#### OBJECTIVE:
The economics blog page below contains several posts with the byline "by New Deal democrat." List the title of each such post.

#### DOCUMENT SEGMENT:
Saturday, December 16, 2017
Weekly Indicators for December 11 - 15 at XE.com
- by New Deal democrat
My Weekly Indicators post is up at XE.com.
A whirlpool of crosscurrents among the long leading indicators has developed.
Why Did 30 and 90 Day Commercial Paper Spreads Recently Blow-Out?
I watch a number of yields for signs of financial market stress. Above are the charts for the 30-day commercial paper/bill spread (top) and the 90-day commercial paper/treasury spread. Both recently blew out.
Why?
Friday, December 15, 2017
Industrial production for November 2017: Dear Doomers, you can shut up about "soft" vs. "hard" data now
- by New Deal democrat
For months and months this year, the mantra of the Doomers was that the "soft data" of the Fed regional surveys and ISM manufacturing wasn't being confirmed by the "hard data" like industrial production.
Meanwhile, those of us who actually know something about leading vs. coincident data placidly kept noting that the new orders data for both leading indicators (the Fed surveys and ISM manufacturing) portended strength -- just as in early 2016 they turned from negative to positive, accurately portending the end of the shallow industrial recession.
And here is Industrial Production (red), and its manufacturing (blue) and mining (green) components through November:
Yes, it doesn't move in a straight line. In particular there were several months of hurricane-related weakness. But the leading surveys have once again been proven correct, and those who listened to the Doomers wrong.
Real retail sales for November 2017 portend positivity for 2018
- by New Deal democrat
There have been any number of perfectly good and perfectly obvious write-ups of yesterday's retail sales report for November.
I like to think much of my "value-added" is telling you not about what the data indicates about now, or about the recent past, but what it portends in the near and further-term future, and real retail sales is one of my favorite metrics for thet.
So, here are two 2018 takeaways from real retail sales:
1. Real retail sales per capita adds to the evidence that, left to its own devices, the economy will not enter a recession in 2018.
This number has frequently turned one year or more before recessions, including the last two. The 0.8% retail sales vs. 0.4% inflation, with ~0.06% population growth means it made another new high yesterday:
2. The job market measured YoY should remain steady over the next 3 - 6 months.
This is a relationship I started graphing in the middle of the "Great Recession" in early 2009. Divide real retail sales by 2, and the smoothed trend gives you a good idea where YoY payroll growth is going to trend in the near future:
With the exception of the outsized moves in retail sales just after the recession, the correlation is pretty good, and the directional trend is a close match.
Bottom line: the recent improvement in retail sales, including the big numbers from October and November, at very least suggest that the employment situation will not soften significantly in the next few months.
P.S.: I'd be inclined to treat the jump in the past several months as a hurricane-related rebound, but no such jump occurred after either Katrina in 2005 or Sandy in 2012.
Thursday, December 14, 2017
Real wages stagnate YoY, decline significantly since July
- by New Deal democrat
So lackluster has wage growth been that even the modest uptick in consumer inflation to 2.2% YoY in November means that non-managerial workers have seen virtually no real growth in their paychecks over the last 12 months.

#### MATERIAL PROVIDED:
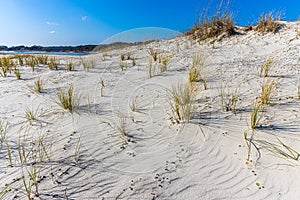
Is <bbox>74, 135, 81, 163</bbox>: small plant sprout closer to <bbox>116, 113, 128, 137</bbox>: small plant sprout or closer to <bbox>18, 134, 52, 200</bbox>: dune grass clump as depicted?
<bbox>18, 134, 52, 200</bbox>: dune grass clump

#### EXPECTED ANSWER:
- Weekly Indicators for December 11 - 15 at XE.com
- Industrial production for November 2017: Dear Doomers, you can shut up about "soft" vs. "hard" data now
- Real retail sales for November 2017 portend positivity for 2018
- Real wages stagnate YoY, decline significantly since July